Yes. So we're shipping a lot of big projects right now. We called out three in Georgia. We've got a number of different places. I believe it's going to be how fast the highways can get the jobs let into work. And we talked about that a little bit where there was fast and we were slow, what we call it out with Georgia and South Carolina, which slot. So the second half of last year's lettings which flow into 2020 and slow, but the first half of this year they've got huge letting. So we'll see, how fast the work get started.

Phil Ng -- Jefferies -- Analyst

Got it. And then based on your guidance for your downstream business for 2020, it's a touch below what you thought, actually, coming into 2019 initially just given some of the project delays you saw last year and frankly a more manageable liquid actual price environment I'm little surprised you're not expecting more strength. Can you give us some of the puts and takes?

J. Thomas Hill -- Chairman of the Board, President and Chief Executive Officer

Yes. I think what we see is real strength in unit margin improvement in Asphalt, and up double-digit. We're calling for liquid being flat to slightly down. And our volumes are just up slightly. And the -- that again will be determined by the timing of this DOT work and how fast it gets started. You got to remember, we had two -- we had big projects in Asphalt in Tennessee and we had the big 202 project in Arizona, which neither one of those were repeating going into 2020. So they were windfalls in '19, they're not going to repeat, even with that we're seeing slight improvements in volume and so that get much bigger, they'll have to accelerate work is in some of the lettings that I talked about.

### PROBLEM
Transcribe the passage from the call transcript between "Yes. So we're" and "work get started.", inclusive.

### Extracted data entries
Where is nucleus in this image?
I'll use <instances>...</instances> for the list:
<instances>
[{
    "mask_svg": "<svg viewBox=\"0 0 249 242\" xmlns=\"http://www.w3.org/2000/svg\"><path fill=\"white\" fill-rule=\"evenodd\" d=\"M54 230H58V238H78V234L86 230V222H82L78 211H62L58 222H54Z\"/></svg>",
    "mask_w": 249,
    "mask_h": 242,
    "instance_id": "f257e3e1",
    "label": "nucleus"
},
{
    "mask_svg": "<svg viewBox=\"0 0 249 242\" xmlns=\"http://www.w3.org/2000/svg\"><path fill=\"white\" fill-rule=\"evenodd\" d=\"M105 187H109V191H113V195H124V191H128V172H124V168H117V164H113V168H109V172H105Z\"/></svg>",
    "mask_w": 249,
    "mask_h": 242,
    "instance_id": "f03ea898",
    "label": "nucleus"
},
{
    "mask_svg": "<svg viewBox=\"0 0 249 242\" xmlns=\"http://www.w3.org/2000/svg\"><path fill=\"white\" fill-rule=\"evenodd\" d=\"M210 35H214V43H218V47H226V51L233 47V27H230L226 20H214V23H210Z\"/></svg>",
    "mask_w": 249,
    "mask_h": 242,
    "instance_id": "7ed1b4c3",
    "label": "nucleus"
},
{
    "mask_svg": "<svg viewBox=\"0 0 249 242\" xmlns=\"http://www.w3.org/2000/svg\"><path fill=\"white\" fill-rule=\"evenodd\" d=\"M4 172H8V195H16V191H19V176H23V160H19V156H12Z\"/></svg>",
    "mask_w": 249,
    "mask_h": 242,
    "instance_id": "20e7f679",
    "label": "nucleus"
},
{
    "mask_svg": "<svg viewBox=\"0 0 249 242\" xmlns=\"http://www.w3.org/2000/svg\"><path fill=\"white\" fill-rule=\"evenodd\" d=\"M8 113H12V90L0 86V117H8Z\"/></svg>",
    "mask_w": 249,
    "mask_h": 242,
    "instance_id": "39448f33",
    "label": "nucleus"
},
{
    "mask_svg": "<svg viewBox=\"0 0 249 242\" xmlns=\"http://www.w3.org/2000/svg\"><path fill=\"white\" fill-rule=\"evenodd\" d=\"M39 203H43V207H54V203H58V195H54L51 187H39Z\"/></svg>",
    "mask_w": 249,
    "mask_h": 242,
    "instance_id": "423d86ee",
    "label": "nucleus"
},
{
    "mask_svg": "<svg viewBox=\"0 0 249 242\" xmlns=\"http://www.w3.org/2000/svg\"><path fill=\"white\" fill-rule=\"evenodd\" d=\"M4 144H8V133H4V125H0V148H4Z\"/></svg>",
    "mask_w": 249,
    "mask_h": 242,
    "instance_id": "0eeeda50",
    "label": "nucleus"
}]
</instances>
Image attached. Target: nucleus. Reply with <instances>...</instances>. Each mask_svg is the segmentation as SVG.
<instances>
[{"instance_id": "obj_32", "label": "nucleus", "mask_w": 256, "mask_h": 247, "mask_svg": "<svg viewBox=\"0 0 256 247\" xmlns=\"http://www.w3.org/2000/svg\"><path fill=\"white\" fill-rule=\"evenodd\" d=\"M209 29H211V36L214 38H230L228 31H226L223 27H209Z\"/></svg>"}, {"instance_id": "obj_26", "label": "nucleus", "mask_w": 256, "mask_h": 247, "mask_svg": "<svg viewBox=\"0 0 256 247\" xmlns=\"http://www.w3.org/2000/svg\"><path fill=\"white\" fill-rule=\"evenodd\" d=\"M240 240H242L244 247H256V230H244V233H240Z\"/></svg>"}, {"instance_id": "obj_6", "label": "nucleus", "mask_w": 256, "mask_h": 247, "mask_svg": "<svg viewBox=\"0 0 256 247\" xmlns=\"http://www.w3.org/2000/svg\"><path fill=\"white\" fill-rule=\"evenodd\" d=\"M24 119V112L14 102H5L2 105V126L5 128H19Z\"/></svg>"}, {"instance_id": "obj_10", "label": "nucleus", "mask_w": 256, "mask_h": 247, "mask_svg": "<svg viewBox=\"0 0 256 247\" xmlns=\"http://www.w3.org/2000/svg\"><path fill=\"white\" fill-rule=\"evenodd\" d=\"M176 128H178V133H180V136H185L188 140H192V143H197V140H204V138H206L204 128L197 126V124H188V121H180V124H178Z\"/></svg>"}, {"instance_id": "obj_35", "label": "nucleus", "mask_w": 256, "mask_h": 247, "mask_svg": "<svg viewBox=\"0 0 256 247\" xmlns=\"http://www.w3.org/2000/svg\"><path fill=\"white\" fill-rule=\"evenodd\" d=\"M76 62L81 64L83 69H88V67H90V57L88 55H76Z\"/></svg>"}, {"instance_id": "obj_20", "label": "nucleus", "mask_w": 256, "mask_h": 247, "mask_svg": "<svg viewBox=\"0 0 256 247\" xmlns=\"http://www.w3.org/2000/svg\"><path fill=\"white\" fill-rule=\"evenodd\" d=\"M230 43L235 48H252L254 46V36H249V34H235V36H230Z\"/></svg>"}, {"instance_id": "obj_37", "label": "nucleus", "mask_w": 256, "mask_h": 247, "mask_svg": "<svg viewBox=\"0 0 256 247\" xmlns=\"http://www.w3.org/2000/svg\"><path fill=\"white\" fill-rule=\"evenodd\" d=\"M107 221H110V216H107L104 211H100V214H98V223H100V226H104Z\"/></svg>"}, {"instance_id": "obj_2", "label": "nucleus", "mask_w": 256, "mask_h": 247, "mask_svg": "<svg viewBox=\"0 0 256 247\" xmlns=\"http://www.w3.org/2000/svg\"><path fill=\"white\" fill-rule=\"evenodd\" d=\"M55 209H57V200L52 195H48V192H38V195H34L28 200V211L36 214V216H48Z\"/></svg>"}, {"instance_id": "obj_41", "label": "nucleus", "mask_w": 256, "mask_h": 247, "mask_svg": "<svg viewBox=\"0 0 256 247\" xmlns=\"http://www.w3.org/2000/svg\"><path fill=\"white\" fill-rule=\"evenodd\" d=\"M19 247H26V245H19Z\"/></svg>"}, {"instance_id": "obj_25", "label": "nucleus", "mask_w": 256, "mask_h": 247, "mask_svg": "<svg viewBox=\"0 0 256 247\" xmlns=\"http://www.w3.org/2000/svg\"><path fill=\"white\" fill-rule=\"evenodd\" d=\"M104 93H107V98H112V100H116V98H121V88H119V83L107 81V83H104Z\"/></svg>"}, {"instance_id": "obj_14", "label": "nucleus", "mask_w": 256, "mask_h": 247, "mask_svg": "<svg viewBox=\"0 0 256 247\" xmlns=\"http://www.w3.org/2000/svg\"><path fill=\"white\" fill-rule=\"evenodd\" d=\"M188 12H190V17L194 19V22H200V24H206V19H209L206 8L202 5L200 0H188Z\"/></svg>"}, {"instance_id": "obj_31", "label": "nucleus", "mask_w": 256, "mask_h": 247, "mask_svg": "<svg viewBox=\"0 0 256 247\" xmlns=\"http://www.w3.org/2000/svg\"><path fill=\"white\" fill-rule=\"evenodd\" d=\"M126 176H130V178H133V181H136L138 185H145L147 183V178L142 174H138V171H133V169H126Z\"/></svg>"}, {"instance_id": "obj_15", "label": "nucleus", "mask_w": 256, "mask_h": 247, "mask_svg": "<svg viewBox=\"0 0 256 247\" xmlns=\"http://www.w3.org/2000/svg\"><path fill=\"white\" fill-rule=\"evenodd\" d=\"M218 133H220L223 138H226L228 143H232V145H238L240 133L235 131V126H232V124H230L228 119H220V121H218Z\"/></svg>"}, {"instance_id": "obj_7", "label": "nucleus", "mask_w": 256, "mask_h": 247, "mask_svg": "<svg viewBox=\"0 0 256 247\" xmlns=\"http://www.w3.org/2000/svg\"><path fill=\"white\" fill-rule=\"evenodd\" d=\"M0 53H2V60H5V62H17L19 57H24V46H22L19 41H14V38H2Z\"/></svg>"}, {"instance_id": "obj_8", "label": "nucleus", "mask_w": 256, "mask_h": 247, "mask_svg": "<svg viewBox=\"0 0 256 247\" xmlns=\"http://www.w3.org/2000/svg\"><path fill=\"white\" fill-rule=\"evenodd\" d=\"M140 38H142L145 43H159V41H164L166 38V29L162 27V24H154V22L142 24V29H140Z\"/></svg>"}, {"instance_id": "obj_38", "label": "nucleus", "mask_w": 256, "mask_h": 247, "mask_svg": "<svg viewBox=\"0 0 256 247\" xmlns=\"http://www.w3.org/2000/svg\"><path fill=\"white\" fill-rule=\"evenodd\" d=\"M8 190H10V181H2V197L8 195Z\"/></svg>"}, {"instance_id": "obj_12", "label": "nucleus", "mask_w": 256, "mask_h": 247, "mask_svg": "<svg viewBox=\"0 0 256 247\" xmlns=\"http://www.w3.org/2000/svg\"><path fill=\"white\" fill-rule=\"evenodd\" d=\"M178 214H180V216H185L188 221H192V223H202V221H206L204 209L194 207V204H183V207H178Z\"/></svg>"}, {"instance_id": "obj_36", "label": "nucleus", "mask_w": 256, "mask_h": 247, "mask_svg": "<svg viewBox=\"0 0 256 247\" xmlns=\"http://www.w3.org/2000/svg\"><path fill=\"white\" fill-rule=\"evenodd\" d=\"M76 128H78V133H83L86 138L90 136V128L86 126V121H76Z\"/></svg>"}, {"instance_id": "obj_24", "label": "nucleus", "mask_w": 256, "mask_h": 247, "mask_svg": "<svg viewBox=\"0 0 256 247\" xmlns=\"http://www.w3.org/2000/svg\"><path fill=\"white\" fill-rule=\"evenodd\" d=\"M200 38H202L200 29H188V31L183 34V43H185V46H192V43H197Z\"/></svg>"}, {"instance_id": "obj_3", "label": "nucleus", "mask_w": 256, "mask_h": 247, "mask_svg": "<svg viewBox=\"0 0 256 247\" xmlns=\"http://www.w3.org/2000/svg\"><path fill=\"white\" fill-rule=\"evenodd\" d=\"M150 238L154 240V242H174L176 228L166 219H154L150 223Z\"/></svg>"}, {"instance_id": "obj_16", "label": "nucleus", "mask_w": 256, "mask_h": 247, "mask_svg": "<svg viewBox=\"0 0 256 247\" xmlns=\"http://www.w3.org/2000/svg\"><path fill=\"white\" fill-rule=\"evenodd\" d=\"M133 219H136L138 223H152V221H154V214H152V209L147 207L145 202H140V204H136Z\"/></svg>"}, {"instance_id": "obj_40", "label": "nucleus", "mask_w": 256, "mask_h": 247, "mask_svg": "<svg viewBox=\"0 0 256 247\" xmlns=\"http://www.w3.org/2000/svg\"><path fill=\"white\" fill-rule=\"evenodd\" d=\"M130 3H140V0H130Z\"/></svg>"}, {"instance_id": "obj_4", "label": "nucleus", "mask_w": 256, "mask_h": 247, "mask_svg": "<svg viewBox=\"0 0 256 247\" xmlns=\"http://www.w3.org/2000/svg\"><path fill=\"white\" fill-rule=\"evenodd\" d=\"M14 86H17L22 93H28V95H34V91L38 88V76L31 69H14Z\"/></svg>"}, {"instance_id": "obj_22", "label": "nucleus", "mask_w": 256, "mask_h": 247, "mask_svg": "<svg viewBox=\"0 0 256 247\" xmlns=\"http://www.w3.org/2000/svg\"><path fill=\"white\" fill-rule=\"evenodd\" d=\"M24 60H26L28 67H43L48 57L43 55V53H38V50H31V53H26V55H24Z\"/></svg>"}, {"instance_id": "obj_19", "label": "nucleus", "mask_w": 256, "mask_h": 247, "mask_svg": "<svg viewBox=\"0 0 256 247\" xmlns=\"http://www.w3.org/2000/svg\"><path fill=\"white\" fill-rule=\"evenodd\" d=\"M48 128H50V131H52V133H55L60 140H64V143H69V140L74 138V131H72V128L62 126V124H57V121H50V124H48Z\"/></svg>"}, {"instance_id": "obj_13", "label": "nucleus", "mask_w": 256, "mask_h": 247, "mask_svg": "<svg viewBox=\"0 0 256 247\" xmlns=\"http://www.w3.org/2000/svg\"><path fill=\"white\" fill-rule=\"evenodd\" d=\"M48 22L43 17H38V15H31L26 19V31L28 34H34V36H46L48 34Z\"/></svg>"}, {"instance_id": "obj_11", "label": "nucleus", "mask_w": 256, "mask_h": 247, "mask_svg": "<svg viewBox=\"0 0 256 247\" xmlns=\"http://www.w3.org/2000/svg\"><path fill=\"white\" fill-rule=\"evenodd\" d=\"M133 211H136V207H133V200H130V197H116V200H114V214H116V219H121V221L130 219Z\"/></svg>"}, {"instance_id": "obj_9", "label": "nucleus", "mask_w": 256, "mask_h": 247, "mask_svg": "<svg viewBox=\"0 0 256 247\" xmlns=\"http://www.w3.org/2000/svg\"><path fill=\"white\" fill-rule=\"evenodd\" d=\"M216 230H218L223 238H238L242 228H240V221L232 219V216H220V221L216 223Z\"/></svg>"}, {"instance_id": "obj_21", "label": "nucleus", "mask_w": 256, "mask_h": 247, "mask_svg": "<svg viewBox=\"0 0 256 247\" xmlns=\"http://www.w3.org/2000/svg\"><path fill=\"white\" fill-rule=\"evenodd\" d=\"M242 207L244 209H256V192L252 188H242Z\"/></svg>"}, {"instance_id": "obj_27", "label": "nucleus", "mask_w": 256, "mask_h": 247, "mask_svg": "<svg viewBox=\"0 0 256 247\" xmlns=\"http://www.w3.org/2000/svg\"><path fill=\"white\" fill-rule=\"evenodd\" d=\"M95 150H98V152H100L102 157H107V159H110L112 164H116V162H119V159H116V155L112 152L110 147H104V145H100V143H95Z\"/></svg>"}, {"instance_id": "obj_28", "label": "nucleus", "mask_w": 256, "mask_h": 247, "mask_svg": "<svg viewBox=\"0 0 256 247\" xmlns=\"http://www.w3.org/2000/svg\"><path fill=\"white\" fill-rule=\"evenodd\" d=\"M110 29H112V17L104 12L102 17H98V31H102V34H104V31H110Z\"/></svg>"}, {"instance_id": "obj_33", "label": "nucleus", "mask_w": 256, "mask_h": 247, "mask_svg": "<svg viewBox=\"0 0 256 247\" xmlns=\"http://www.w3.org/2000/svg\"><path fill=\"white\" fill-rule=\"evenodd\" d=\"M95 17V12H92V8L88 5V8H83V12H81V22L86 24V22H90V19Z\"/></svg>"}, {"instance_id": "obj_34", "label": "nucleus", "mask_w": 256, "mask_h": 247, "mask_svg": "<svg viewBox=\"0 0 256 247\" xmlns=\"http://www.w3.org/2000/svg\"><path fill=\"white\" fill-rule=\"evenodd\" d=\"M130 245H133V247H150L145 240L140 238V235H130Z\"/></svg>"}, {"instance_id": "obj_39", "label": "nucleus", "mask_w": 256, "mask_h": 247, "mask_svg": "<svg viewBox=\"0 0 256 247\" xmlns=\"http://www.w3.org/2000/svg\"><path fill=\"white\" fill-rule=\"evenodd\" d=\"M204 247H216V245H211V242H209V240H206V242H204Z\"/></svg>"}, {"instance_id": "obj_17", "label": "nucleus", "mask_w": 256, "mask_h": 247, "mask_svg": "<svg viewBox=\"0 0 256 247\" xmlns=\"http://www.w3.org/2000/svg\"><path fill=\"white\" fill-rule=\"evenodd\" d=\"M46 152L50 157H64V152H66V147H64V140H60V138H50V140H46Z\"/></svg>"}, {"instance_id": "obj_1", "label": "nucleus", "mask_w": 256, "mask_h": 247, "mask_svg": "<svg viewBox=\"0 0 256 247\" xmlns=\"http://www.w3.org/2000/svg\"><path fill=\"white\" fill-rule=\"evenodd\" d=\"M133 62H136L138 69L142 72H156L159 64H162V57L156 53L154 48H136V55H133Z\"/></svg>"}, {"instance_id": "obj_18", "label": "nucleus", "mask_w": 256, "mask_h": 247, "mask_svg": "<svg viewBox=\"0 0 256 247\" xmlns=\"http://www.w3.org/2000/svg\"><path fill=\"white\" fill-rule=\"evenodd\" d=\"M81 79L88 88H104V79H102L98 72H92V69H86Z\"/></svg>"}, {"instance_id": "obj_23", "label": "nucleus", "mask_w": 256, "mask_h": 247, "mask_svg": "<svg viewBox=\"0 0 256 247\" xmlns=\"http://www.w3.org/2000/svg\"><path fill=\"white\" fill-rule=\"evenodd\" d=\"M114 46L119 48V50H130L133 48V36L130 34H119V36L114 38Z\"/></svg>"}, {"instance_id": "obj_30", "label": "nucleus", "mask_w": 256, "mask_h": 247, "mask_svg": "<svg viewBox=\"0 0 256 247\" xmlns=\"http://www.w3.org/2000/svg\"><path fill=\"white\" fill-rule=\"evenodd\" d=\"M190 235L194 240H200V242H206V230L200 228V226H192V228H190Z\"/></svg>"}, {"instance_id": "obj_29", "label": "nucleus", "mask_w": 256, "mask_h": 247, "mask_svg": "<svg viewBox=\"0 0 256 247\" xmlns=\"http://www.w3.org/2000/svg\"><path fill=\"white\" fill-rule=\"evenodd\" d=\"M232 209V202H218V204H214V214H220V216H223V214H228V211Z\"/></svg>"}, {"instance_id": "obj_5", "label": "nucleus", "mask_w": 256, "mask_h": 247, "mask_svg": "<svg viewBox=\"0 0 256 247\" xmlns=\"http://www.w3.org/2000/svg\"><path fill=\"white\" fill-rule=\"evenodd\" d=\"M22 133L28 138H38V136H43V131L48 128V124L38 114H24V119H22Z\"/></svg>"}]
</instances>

### TASK ANSWER
Yes. So we're shipping a lot of big projects right now. We called out three in Georgia. We've got a number of different places. I believe it's going to be how fast the highways can get the jobs let into work. And we talked about that a little bit where there was fast and we were slow, what we call it out with Georgia and South Carolina, which slot. So the second half of last year's lettings which flow into 2020 and slow, but the first half of this year they've got huge letting. So we'll see, how fast the work get started.